Asano continued to be useless as the sci-fi suspense storyline became more prominent, and pretty much the only reason he was able to get anywhere was because his two friends, Aika and Juuhachi, weren’t as utterly useless as he was. The various sci-fi developments near the end of the book were pretty bonkers, and the big climactic scene was way too over-the-top and ended up feeling silly rather than dramatic or tragically romantic. Although the Vocaloid fan in me did love the bit with the mysterious file.

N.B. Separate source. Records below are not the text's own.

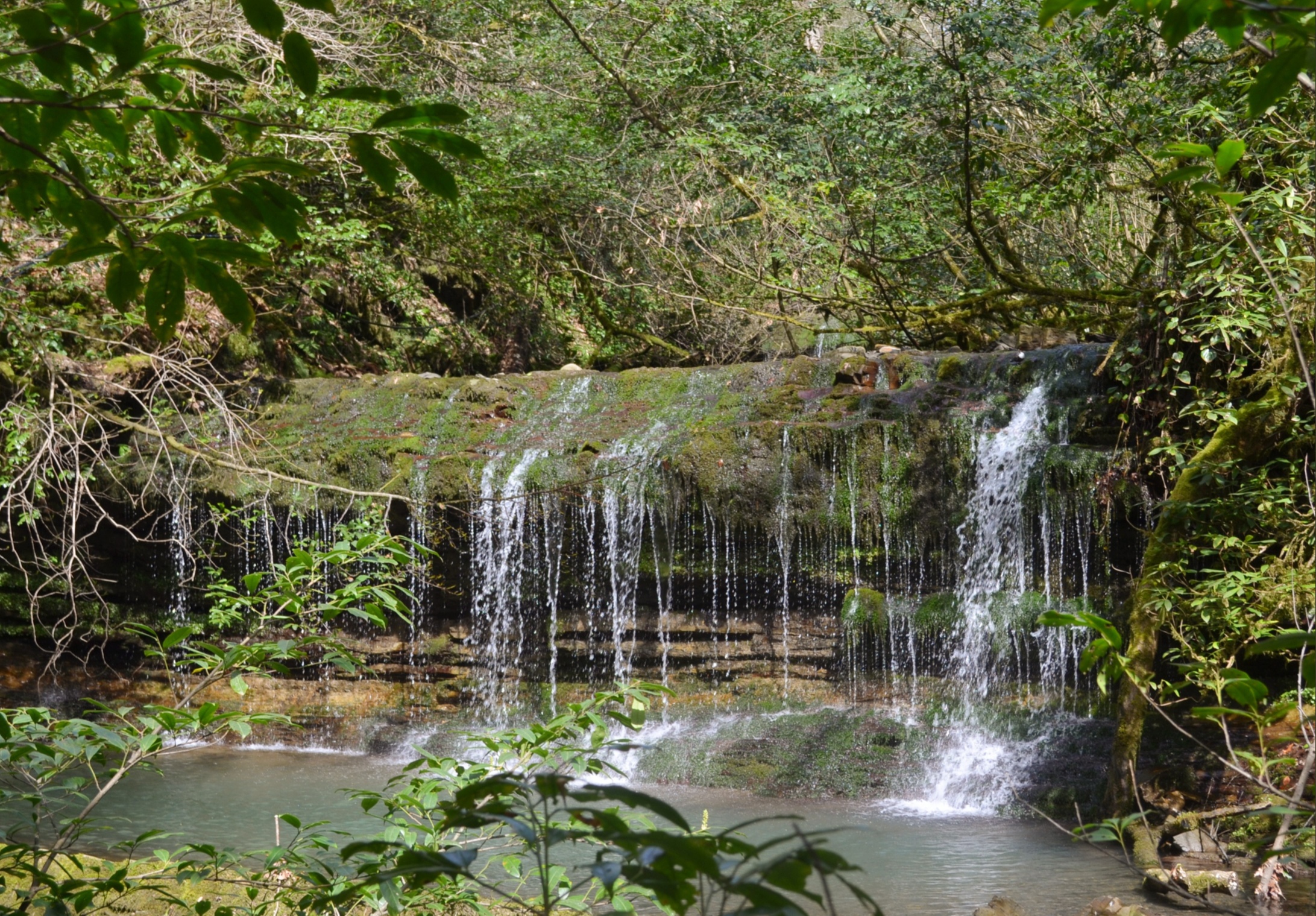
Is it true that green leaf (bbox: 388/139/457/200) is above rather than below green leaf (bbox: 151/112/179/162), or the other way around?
below

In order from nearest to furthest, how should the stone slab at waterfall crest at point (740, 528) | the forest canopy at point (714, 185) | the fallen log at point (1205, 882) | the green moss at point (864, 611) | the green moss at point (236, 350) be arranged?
the fallen log at point (1205, 882)
the forest canopy at point (714, 185)
the stone slab at waterfall crest at point (740, 528)
the green moss at point (864, 611)
the green moss at point (236, 350)

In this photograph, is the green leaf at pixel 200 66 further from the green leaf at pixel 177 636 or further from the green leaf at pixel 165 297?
the green leaf at pixel 177 636

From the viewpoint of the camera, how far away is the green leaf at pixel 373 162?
1495 mm

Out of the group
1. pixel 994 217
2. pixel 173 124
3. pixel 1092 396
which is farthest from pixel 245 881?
pixel 994 217

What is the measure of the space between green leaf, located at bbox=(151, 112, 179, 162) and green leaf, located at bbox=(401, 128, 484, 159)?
1.37 ft

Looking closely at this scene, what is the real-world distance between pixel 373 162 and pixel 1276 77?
114 centimetres

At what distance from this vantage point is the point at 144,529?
31.7 feet

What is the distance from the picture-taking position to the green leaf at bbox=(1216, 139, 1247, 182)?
4.31 ft

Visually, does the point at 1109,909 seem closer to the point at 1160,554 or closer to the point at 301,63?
the point at 1160,554

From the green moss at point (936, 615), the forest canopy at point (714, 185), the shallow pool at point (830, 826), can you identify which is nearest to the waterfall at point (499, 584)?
the shallow pool at point (830, 826)

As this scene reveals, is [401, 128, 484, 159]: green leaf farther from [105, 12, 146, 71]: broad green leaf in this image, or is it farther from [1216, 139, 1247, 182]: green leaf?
[1216, 139, 1247, 182]: green leaf

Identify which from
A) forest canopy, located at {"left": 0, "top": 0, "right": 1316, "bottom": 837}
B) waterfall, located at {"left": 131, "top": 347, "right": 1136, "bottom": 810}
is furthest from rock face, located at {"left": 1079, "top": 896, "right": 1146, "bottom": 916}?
waterfall, located at {"left": 131, "top": 347, "right": 1136, "bottom": 810}

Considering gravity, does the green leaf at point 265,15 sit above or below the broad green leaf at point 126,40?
above

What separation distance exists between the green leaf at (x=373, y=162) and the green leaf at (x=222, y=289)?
249 mm
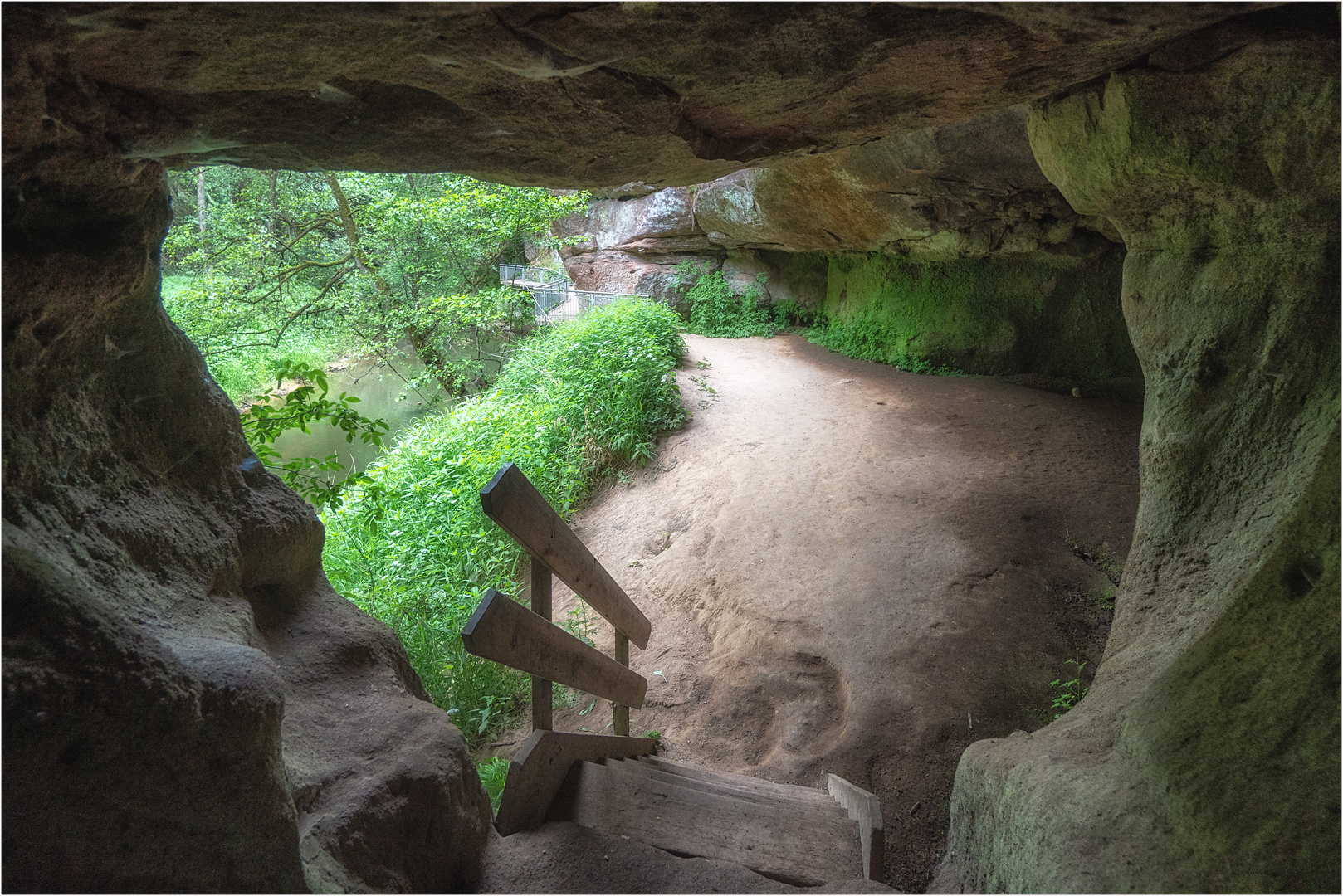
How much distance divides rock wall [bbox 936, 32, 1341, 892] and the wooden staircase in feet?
1.73

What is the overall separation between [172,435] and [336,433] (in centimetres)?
1285

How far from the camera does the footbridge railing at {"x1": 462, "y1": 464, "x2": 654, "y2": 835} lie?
7.90 ft

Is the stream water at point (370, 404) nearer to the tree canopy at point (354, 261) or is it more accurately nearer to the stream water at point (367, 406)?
the stream water at point (367, 406)

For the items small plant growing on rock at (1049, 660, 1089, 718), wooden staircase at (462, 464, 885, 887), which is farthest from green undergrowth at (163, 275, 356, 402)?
small plant growing on rock at (1049, 660, 1089, 718)

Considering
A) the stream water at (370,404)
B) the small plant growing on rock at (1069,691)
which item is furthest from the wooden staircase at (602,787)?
the stream water at (370,404)

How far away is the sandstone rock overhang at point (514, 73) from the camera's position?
1.62m

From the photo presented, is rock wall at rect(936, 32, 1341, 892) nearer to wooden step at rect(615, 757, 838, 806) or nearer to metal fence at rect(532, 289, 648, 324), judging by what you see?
wooden step at rect(615, 757, 838, 806)

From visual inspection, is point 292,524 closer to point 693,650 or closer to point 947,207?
point 693,650

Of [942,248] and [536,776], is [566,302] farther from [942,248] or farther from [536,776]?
[536,776]

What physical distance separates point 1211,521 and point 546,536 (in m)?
2.57

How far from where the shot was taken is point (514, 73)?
208 centimetres

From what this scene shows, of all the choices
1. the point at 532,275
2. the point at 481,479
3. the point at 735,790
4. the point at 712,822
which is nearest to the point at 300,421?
the point at 712,822

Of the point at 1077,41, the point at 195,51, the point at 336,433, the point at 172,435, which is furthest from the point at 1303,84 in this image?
the point at 336,433

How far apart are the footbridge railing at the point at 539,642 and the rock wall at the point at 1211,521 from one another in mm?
1590
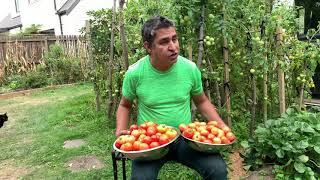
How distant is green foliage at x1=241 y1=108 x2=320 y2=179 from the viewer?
12.8 feet

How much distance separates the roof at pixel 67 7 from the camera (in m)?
21.3

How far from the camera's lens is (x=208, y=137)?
2801mm

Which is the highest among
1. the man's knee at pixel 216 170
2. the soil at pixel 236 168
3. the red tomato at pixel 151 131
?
the red tomato at pixel 151 131

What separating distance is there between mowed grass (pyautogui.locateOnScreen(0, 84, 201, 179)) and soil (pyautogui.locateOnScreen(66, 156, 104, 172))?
7cm

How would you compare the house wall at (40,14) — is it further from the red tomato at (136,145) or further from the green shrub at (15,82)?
the red tomato at (136,145)

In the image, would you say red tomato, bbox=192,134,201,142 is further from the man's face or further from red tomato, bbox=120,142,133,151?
the man's face

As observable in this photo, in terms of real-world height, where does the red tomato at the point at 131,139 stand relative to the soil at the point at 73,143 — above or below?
above

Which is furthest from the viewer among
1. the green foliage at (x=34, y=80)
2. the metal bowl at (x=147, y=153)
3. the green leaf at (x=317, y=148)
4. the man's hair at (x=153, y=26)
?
the green foliage at (x=34, y=80)

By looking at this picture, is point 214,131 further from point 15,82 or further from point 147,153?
point 15,82

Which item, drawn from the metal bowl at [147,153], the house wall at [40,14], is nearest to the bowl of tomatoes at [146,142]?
the metal bowl at [147,153]

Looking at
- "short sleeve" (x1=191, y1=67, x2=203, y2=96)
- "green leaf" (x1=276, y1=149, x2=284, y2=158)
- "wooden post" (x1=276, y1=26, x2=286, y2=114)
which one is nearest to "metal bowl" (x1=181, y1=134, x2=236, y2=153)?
"short sleeve" (x1=191, y1=67, x2=203, y2=96)

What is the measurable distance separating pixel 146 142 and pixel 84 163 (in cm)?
274

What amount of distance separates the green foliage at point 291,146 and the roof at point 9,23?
93.6 ft

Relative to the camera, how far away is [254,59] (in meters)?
4.43
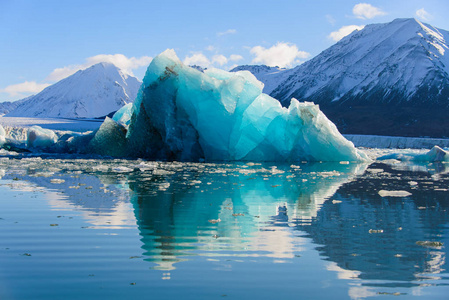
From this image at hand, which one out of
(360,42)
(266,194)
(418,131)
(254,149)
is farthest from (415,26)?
(266,194)

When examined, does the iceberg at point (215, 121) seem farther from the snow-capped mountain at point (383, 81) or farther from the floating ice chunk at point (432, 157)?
the snow-capped mountain at point (383, 81)

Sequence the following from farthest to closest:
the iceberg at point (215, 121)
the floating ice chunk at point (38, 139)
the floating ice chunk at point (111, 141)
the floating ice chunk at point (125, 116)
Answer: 1. the floating ice chunk at point (125, 116)
2. the floating ice chunk at point (38, 139)
3. the floating ice chunk at point (111, 141)
4. the iceberg at point (215, 121)

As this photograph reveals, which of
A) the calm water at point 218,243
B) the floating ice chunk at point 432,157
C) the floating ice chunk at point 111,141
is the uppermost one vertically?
the floating ice chunk at point 111,141

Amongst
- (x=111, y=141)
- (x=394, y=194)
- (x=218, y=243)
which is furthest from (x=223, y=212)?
(x=111, y=141)

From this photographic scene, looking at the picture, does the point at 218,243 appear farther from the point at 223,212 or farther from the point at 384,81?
the point at 384,81

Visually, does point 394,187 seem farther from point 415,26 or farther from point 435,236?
point 415,26

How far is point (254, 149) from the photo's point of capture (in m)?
17.1

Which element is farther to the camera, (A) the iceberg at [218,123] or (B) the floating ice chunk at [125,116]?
(B) the floating ice chunk at [125,116]

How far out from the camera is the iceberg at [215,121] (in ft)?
51.8

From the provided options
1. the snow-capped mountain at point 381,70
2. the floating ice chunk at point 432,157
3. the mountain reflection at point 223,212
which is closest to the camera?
the mountain reflection at point 223,212

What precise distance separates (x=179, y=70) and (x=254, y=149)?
370cm

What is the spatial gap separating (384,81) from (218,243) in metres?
100

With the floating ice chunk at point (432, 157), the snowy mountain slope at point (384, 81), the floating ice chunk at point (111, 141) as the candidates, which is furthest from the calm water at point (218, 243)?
the snowy mountain slope at point (384, 81)

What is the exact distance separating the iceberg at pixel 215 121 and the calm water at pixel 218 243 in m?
7.41
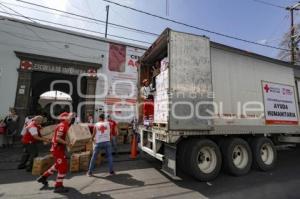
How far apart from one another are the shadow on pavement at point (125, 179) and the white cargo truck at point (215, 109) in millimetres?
791

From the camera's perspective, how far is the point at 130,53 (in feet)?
44.7

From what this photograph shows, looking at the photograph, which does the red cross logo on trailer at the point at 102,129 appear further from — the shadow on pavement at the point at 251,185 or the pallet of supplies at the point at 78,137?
the shadow on pavement at the point at 251,185

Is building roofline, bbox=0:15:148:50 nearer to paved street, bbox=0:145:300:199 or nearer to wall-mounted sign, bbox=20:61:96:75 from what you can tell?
wall-mounted sign, bbox=20:61:96:75

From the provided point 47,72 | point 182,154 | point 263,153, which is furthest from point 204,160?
point 47,72

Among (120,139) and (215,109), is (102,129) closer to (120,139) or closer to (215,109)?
(215,109)

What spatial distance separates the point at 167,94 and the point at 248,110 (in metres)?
2.88

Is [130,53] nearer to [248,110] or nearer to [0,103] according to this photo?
[0,103]

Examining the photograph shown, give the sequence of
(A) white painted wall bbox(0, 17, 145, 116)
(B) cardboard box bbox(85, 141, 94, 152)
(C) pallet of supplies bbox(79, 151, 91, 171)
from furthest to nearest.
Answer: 1. (A) white painted wall bbox(0, 17, 145, 116)
2. (B) cardboard box bbox(85, 141, 94, 152)
3. (C) pallet of supplies bbox(79, 151, 91, 171)

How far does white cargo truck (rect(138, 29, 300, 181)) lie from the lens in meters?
5.30

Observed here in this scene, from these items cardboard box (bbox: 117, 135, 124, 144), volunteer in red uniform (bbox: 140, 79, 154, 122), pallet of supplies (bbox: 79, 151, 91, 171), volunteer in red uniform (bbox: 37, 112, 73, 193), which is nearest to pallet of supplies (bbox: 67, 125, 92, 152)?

One last thing: although the writing/translation wasn't terrible, it wasn't great either. I noticed that the author tended to be a bit repetitive. A character would do or say something and then Asano would tell readers what that character had done or said, even though the text had just described it. Once I started noticing this, I realized it happened a lot.

If you’re a huge Vocaloid fan, this might be worth giving a shot. Like I said, the way Vocaloid details were incorporated was wonderful. Everyone else would probably be better off trying something like CLAMP's Chobits or maybe even William Gibson’s Idoru (not romance, and I don’t recall the AI having much of a speaking role, but Rei Toei is practically another incarnation of Hatsune Miku).